■ POLECENIE A ■
Zaktualizuj wybrany fragment: przepisz wszystko od „Wiadomość wysłana przez: Bruxa” aż po „i Pedadogiem :)”, zamieniając „dwa kilometry” na „trzy kilometry”.
■ POLECENIE B ■
Ułóż jako dwukolumnowy CSV z kolumnami „tekst” i „odpowiedź” wiersze danych od tego, który zawiera „Which thing among”, aż po ostatni wiersz danych, każdy w osobnej linii CSV. Oba pola ujmij w cudzysłów, a podziały linii zamień na spacje.

■ WYBRANY FRAGMENT ■
****************
Ja nawet nie wiedziałem, że Zembaty został pochowny na wojskowej części Powązek.
Dylematu jednak nie rozstrzygniemy. Rozumiem frustację Meli, ale... chcącemu nie dzieje się krzywda? Jeżeli Zembatemu tak wygodnie...
No nie mogę na poważnie, nie mogę, może za chwilę... S:)
Tytuł: Odp: Maciej Zembaty nie żyje...
Wiadomość wysłana przez: Bruxa w 22 Czerwca 2012, 13:15:19
Mnie niewygodnie.

Nie ma wojskowej części Powązek.
Są Powązki Stare i Powązki Wojskowe. Między nimi jakieś dwa kilometry przyjemnego spaceru, jaki mieliśmy przyjemność odbyć z Tosią, Sensejem i Pedadogiem :)
Tytuł: Odp: Maciej Zembaty nie żyje...
Wiadomość wysłana przez: dobra pedadoga w 24 Czerwca 2012, 19:53:15
Jeszcze poczekajmy, jeszcze się, kurcze pieczone nie śpieszy..."
****************
(Pytania przestrzenne oparte na obrazach)
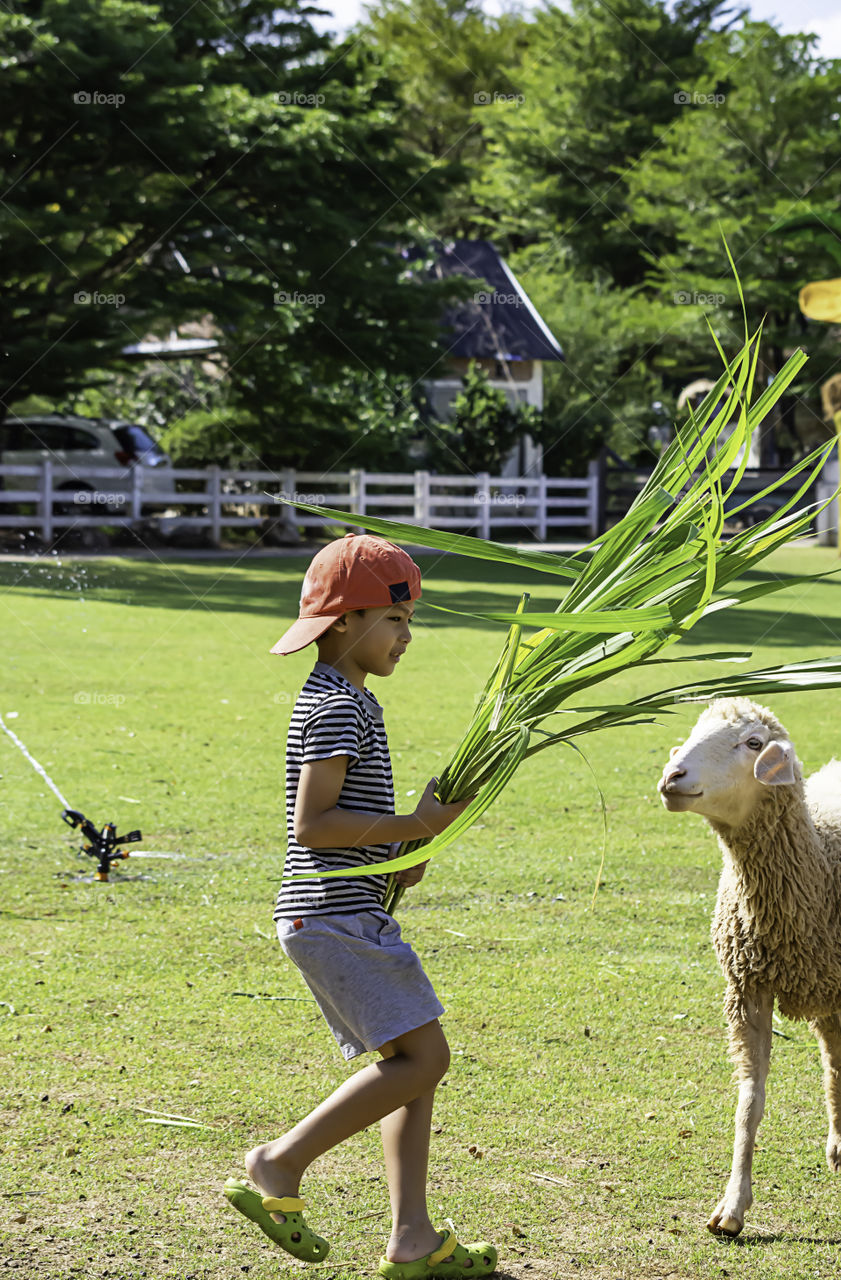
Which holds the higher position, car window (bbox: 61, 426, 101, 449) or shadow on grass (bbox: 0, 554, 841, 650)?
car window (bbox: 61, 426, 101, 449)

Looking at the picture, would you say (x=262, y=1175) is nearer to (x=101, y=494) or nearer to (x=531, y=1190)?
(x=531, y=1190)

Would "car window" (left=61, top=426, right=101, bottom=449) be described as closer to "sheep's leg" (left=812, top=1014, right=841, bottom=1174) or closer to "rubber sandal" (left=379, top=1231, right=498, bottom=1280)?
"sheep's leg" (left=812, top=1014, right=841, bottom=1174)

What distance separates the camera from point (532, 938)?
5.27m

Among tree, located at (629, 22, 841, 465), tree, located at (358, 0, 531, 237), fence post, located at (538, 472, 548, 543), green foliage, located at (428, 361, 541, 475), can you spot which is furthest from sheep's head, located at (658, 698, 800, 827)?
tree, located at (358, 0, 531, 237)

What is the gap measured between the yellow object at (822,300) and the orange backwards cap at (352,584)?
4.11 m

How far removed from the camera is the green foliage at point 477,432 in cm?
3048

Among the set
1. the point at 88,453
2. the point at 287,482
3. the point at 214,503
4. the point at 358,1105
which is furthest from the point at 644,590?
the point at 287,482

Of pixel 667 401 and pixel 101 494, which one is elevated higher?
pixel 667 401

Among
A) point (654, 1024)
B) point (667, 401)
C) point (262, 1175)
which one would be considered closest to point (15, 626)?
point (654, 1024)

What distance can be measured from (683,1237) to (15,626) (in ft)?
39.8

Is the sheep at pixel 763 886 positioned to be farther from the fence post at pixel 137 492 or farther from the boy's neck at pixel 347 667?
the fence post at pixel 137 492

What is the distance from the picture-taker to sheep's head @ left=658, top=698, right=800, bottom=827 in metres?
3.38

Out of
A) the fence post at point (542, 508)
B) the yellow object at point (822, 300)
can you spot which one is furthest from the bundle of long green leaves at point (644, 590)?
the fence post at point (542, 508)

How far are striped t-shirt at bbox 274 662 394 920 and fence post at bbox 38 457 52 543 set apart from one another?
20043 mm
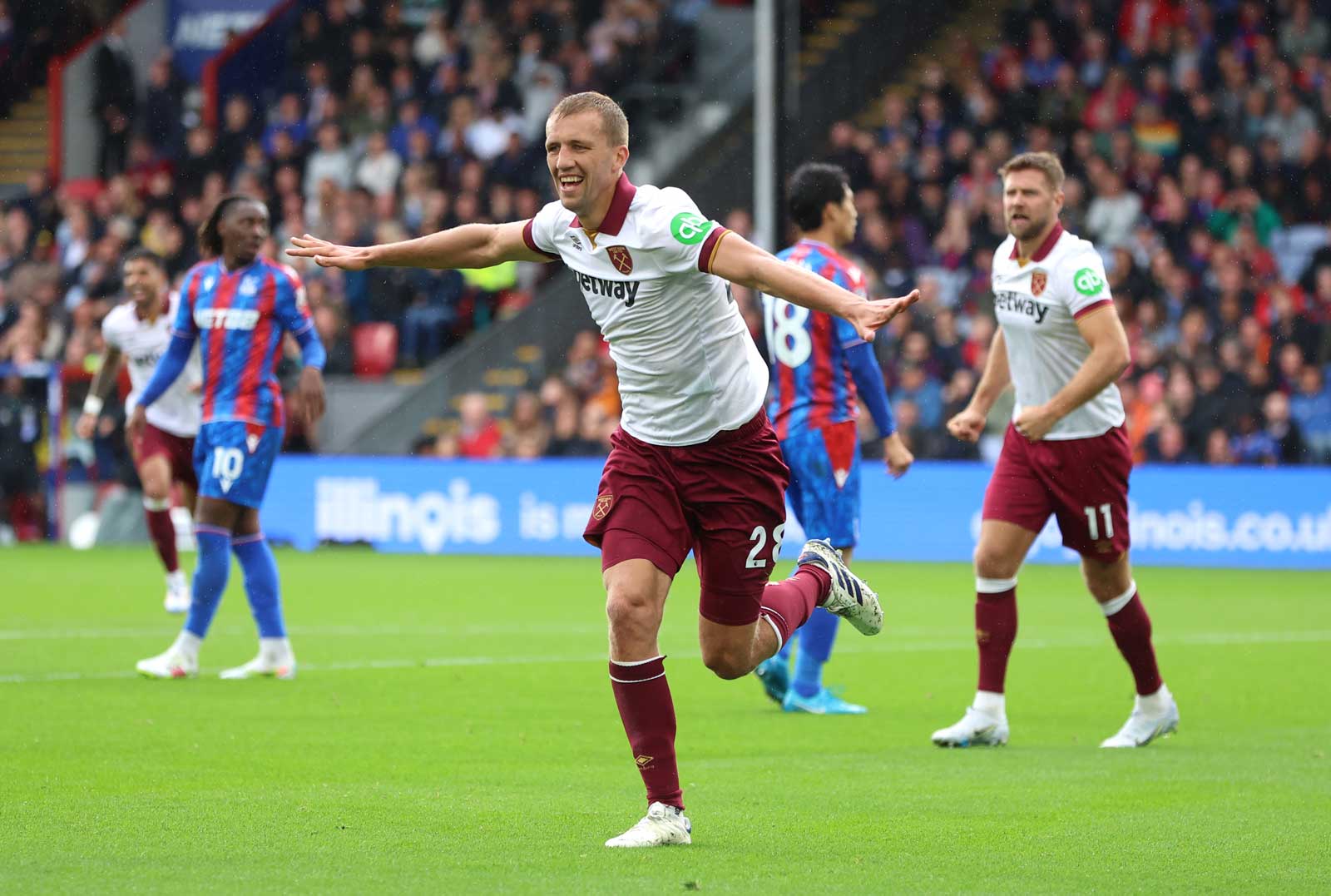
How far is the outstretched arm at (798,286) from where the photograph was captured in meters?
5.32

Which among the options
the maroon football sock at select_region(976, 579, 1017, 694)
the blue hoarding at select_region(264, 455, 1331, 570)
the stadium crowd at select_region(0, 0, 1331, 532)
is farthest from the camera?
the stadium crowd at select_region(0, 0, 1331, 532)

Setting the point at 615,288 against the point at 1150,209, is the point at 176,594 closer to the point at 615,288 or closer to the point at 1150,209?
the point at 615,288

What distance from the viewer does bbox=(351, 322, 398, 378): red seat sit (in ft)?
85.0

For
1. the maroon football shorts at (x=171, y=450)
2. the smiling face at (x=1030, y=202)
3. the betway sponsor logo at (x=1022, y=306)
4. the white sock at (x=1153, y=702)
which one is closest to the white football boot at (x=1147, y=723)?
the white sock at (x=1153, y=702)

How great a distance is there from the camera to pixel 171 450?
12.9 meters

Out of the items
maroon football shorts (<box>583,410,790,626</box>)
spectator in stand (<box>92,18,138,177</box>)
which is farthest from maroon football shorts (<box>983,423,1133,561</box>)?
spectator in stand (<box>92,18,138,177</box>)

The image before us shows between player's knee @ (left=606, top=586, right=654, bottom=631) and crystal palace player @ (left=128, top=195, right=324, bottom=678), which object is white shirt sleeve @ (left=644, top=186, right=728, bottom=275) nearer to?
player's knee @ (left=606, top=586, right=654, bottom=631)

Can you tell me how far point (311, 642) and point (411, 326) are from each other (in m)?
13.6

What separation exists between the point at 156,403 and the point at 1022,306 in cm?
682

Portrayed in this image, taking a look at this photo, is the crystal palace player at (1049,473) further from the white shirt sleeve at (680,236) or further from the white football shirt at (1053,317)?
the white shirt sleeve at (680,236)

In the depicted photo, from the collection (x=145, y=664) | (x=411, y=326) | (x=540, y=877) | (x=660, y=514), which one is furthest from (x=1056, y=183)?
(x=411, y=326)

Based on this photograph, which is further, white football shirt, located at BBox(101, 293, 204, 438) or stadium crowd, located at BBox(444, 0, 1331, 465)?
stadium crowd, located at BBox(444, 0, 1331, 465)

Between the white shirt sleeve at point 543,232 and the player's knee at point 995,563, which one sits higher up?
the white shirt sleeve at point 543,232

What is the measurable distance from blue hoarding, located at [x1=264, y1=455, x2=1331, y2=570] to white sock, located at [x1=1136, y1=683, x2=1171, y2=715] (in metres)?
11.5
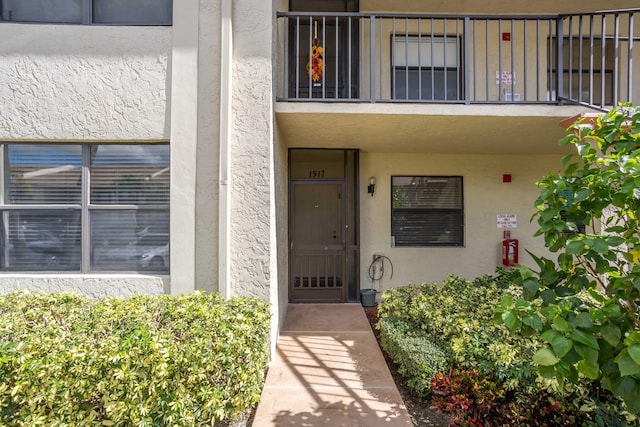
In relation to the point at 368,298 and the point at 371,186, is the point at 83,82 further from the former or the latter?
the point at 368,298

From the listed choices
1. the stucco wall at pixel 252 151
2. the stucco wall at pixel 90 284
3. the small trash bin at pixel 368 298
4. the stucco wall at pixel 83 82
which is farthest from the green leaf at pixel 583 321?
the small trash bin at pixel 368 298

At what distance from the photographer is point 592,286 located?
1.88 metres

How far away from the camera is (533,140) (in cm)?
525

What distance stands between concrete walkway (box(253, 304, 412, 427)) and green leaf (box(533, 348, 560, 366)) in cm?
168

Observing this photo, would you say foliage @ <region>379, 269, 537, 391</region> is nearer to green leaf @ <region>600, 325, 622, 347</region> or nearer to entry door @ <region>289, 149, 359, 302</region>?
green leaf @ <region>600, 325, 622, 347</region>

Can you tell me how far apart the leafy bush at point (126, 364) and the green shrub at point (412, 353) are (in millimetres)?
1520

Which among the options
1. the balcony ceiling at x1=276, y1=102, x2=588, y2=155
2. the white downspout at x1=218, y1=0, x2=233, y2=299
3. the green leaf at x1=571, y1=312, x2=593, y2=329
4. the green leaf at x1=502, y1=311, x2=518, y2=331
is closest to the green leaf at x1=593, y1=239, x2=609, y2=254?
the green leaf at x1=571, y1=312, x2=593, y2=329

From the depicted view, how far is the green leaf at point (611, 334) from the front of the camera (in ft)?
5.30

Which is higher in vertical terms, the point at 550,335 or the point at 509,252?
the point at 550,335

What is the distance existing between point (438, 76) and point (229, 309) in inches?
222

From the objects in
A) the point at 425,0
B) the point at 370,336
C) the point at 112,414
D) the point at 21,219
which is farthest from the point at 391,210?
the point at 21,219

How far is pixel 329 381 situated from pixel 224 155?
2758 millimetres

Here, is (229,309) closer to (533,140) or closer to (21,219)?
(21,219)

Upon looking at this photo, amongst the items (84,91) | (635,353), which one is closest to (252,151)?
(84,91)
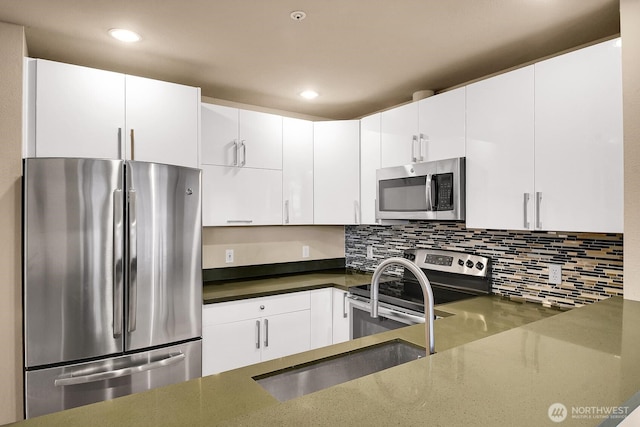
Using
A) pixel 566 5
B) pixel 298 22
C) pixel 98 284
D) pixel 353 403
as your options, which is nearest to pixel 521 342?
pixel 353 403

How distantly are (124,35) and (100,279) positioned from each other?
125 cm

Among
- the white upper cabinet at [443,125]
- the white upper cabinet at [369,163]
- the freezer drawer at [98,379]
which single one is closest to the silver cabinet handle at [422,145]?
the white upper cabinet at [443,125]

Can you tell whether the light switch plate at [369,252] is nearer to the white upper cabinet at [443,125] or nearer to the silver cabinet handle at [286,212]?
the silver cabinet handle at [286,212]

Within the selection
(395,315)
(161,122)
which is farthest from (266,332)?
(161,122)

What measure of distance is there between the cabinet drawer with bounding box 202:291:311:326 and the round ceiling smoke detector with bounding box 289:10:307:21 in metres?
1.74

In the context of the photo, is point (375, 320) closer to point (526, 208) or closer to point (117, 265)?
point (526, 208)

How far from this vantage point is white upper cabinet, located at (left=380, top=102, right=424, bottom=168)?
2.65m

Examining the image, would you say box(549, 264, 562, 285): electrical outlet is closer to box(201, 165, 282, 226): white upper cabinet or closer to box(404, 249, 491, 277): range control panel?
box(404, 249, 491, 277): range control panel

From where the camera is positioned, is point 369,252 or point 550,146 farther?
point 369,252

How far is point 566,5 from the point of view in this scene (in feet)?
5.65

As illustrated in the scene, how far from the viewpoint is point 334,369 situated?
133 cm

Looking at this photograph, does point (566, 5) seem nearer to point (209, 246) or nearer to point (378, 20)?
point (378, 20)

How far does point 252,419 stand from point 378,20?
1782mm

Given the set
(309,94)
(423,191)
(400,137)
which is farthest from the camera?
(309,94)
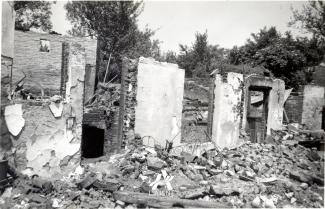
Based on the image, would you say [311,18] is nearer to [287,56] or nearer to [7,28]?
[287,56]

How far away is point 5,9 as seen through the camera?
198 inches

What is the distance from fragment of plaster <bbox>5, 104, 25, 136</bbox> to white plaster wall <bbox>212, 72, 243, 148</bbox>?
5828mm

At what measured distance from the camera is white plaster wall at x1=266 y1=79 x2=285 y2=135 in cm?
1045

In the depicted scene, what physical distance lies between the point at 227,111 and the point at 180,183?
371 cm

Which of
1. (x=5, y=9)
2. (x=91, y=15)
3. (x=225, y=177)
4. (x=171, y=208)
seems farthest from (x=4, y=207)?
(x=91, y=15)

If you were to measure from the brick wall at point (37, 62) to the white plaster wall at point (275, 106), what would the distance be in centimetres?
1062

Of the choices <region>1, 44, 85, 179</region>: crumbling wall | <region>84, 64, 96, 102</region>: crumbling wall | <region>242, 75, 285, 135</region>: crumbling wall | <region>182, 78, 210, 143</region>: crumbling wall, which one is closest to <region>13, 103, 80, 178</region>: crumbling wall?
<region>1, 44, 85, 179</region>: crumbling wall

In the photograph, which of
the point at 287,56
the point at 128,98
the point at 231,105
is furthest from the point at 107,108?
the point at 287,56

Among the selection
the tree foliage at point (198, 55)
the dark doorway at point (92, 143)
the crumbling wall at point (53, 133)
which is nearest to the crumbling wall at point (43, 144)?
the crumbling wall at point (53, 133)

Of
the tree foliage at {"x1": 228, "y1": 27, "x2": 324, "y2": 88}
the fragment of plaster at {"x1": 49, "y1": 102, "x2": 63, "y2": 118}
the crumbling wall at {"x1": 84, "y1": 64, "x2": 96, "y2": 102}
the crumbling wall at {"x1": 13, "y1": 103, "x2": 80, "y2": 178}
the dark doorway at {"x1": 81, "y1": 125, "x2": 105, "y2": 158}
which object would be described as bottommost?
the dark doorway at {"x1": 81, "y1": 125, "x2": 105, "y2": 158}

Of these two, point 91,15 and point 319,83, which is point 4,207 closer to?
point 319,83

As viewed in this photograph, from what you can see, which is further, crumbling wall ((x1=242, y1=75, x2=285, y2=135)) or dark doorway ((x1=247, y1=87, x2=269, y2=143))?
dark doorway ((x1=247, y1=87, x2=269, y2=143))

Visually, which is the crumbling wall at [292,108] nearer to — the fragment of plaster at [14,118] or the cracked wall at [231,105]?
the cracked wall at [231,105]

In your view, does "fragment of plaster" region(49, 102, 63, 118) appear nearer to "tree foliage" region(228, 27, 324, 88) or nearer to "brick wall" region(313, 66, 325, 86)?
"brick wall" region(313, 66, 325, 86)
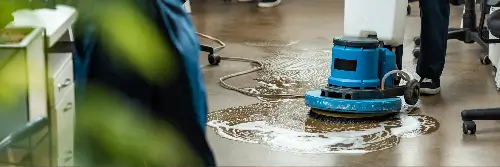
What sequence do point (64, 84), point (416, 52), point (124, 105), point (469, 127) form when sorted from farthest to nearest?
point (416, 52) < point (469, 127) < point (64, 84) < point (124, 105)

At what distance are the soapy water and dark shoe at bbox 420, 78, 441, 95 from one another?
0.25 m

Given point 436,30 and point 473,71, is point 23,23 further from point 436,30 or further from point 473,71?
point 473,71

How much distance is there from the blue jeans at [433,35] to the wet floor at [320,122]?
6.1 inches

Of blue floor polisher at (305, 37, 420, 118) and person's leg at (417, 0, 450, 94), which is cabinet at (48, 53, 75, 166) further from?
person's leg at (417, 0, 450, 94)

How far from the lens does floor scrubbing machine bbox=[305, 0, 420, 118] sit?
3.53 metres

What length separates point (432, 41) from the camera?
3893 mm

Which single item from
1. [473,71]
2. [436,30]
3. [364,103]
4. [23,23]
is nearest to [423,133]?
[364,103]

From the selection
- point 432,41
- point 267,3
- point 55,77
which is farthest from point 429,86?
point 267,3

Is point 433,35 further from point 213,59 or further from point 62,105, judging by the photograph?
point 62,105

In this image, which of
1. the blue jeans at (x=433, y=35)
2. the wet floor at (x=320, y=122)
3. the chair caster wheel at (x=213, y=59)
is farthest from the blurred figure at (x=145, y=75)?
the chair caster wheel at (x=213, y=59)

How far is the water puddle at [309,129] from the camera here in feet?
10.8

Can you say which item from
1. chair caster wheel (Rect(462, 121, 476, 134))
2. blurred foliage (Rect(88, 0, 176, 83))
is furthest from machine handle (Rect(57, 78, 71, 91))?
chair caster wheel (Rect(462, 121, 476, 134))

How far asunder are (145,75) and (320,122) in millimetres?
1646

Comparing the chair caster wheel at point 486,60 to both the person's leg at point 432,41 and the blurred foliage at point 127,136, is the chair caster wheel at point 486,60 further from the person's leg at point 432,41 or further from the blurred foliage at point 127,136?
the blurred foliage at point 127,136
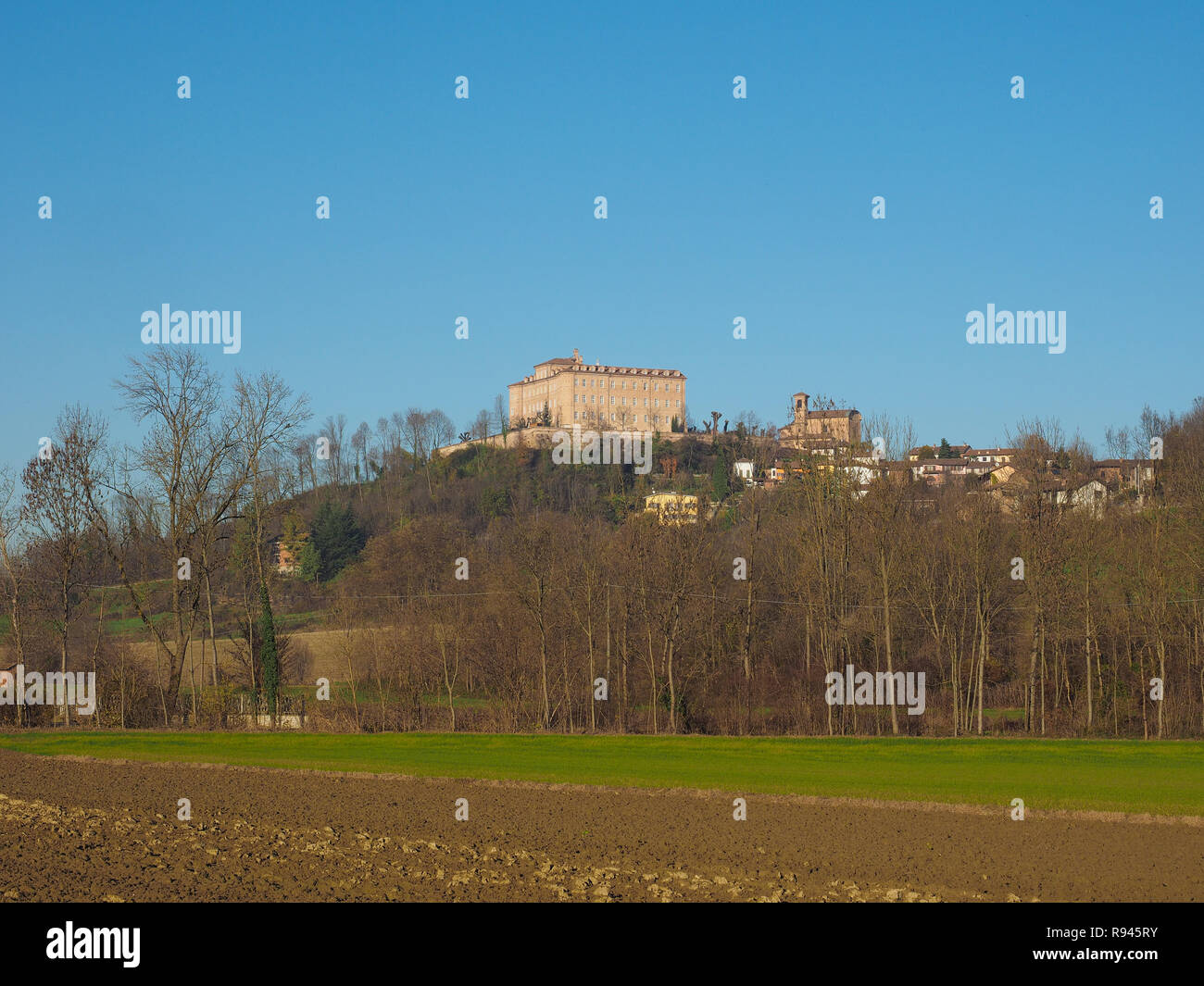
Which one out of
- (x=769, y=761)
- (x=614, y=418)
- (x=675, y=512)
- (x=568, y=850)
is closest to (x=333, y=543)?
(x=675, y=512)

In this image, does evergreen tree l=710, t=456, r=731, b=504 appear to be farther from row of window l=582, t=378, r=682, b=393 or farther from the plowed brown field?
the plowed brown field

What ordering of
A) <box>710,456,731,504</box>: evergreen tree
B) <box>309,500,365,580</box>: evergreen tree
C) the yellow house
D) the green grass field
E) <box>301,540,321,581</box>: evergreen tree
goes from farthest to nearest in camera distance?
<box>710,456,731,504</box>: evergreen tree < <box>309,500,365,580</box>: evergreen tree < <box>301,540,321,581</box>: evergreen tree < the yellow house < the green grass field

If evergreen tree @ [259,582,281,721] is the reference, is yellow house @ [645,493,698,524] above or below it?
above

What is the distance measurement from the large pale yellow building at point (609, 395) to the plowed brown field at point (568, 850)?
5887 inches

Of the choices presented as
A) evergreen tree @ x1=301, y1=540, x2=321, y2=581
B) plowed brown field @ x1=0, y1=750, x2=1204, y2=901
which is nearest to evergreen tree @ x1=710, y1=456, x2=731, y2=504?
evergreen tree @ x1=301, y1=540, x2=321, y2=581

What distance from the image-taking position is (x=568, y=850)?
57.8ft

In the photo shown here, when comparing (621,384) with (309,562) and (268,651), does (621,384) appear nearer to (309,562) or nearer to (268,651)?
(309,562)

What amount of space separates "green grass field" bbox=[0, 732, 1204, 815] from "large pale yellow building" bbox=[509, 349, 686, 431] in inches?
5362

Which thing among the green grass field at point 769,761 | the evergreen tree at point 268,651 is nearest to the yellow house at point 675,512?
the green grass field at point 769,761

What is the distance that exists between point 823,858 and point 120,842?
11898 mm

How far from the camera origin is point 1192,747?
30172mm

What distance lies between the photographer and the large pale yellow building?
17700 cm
****************
■ ODPOWIEDŹ A ■
Wiadomość wysłana przez: Bruxa w 22 Czerwca 2012, 13:15:19
Mnie niewygodnie.

Nie ma wojskowej części Powązek.
Są Powązki Stare i Powązki Wojskowe. Między nimi jakieś trzy kilometry przyjemnego spaceru, jaki mieliśmy przyjemność odbyć z Tosią, Sensejem i Pedadogiem :)

■ ODPOWIEDŹ B ■
tekst,odpowiedź
"Which thing among the green grass field at point 769,761 | the evergreen tree at point 268,651 is nearest to the yellow house at point 675,512?","the green grass field at point 769,761"
"What is the distance that exists between point 823,858 and point 120,842?","11898 mm"
"How far from the camera origin is point 1192,747?","30172mm"
"What distance lies between the photographer and the large pale yellow building?","17700 cm"